思わず漏らした呟きに、彼女がふんわり微笑む。

「私、お茶を淹れるのは得意なんです」

ソファに向かい合って座って、私達はのんびりお茶を飲んでいる。

美味しいチョコレートも一緒だ。

「・・・実は見えてるとか・・・」

「それね、ロウファさまにも時々言われるんです」

こんなこと言ったらとっても失礼だと分かってるけど、本当に目が見えてないのかと疑いたくなるくらいに美味しいのだ。

私は目が見えてるのに、こんなに美味しいお茶を淹れることなんて出来ない。

信じられない、と感じてしまうのは、この美味しさでは仕方ないと思う。

感嘆というよりはむしろ、尊敬に近いものを抱いた私は、もうひとくち口に含む。

やっぱり美味しかった。

「魔法のお茶だね。

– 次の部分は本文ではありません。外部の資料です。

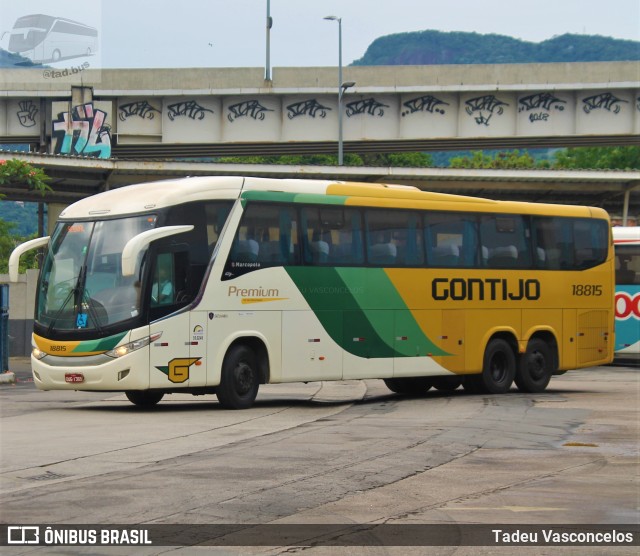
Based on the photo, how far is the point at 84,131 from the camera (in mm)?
59500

幸せな気持ちになるもん」

感じるままに言葉にしたら、彼女がころころと鈴を転がしたような綺麗な声で笑った。

・・・なんて可愛らしい女の子なんだろう。

なんとなく紅の団長が彼女の側にいるのが理解出来た気がした。

その彼は、お茶を飲み干したかと思ったら、すぐに部屋を出て行った。仕事なのか、用事があるのか・・・夕方までには戻って、私を送り届けてくれると約束して。

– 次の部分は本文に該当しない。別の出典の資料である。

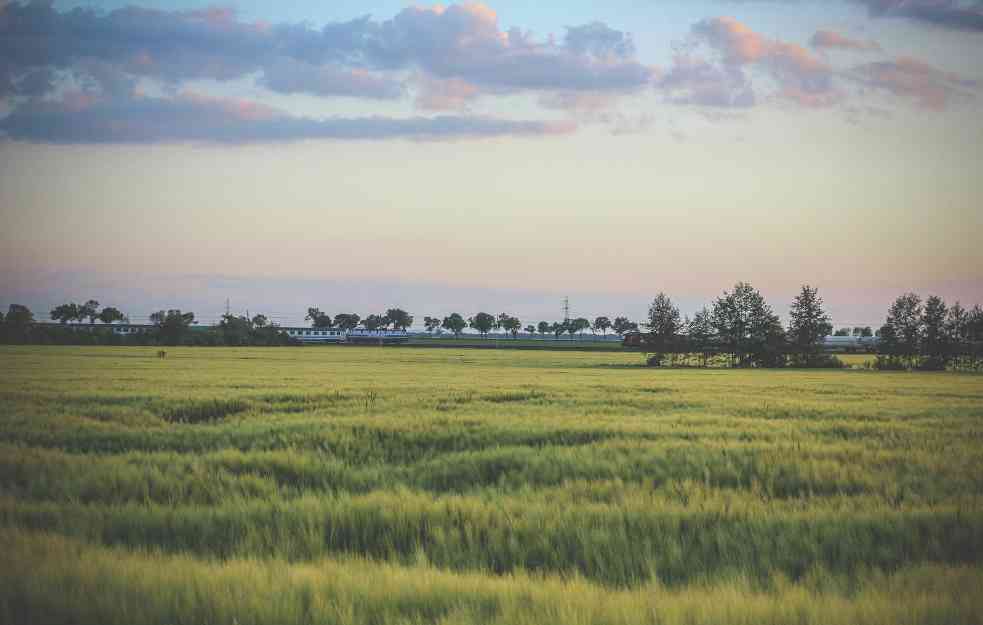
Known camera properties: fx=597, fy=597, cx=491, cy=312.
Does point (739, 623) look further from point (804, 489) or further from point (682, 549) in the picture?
point (804, 489)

彼女は、彼がどこに何をしに行くのかということには触れずに、ただ「気をつけて」とだけ声をかけていた。

その表情も、寂しいとか心配だとか、不安そうなものでもなく・・・。

なんだか淡々としているなと思って見ていたのを思い出して、私は尋ねてみることにする。

「・・・リアさん」

「う、あ、はい」

口を開きかけたところで、彼女に先を越された私は、思いもしなかったタイミングで話しかけられてうろたえてしまった。

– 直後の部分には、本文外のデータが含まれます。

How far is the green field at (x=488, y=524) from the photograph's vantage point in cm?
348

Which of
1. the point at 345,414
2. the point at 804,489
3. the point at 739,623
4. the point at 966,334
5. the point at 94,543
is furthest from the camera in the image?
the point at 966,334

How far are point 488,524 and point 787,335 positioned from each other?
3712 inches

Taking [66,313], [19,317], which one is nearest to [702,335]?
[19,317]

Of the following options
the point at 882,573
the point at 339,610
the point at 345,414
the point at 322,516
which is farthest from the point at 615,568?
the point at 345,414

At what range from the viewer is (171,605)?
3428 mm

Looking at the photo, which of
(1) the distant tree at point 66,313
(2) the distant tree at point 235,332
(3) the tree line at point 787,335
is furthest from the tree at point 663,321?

変な声が出て、思わず口元を押さえると、彼女が笑い声を漏らすのが聞こえる。

「私とロウファさまのこと、聞きたいんでしょう」

楽しそうに言うあたり、詮索されても嫌な気持ちにはならないでくれそうだ。

頷いても彼女には伝わらないから、「うん」とだけ囁く。

「私、目が見えないから、他の感覚が鋭いみたいなんですよね。

 だから、リアさんの気配でなんとなくだけど、分かります」

「すごいね・・・」

本当に彼女、ルルゼはすごいのだ。

お茶の件に限らず、歩くにしてもカップの取っ手を掴むにしても、本当は見えてるんじゃないかと思えるくらいに動きに迷いがない。

慎重な動きだけど、探っているふうでもなく・・・。

私は目隠ししたまま歩けない。たぶん、一歩も歩けないと思うのだ。踏み出す勇気もない。

畏敬の念を込めて言った私に、彼女はゆっくり首を振った。

「たくさん練習したから・・・。

 必要なの、ロウファさまと一緒にいるには」

「団長と・・・?」

「私・・・」

彼女が曖昧な微笑を浮かべて、首を傾げる。

「小さい頃に原因の分からない高熱が続いて、目が見えなくなったの・・・。

 それで、気づいたらこの孤児院に置いていかれてた」

「・・・うん・・・」

なんと相槌を打つべきか考えるけど、取り繕っても彼女には分かってしまうと思い出した私は、ただ小さく頷いた。

彼女は長いまばたきをして、また話し始める。

「その頃の私は、1人では何も出来なかった。暗闇ばかりで、怖くて動けなかった。

 手を伸ばすと花瓶を割るし、一歩踏み出せば躓いて捻挫するし・・・。

 今思うと、本当に酷かったんだけど」

言いながら困ったように笑う彼女は、悲しい話をしているようには見えなくて、私は静かに並べられる事実を受け止めようと耳を傾けた。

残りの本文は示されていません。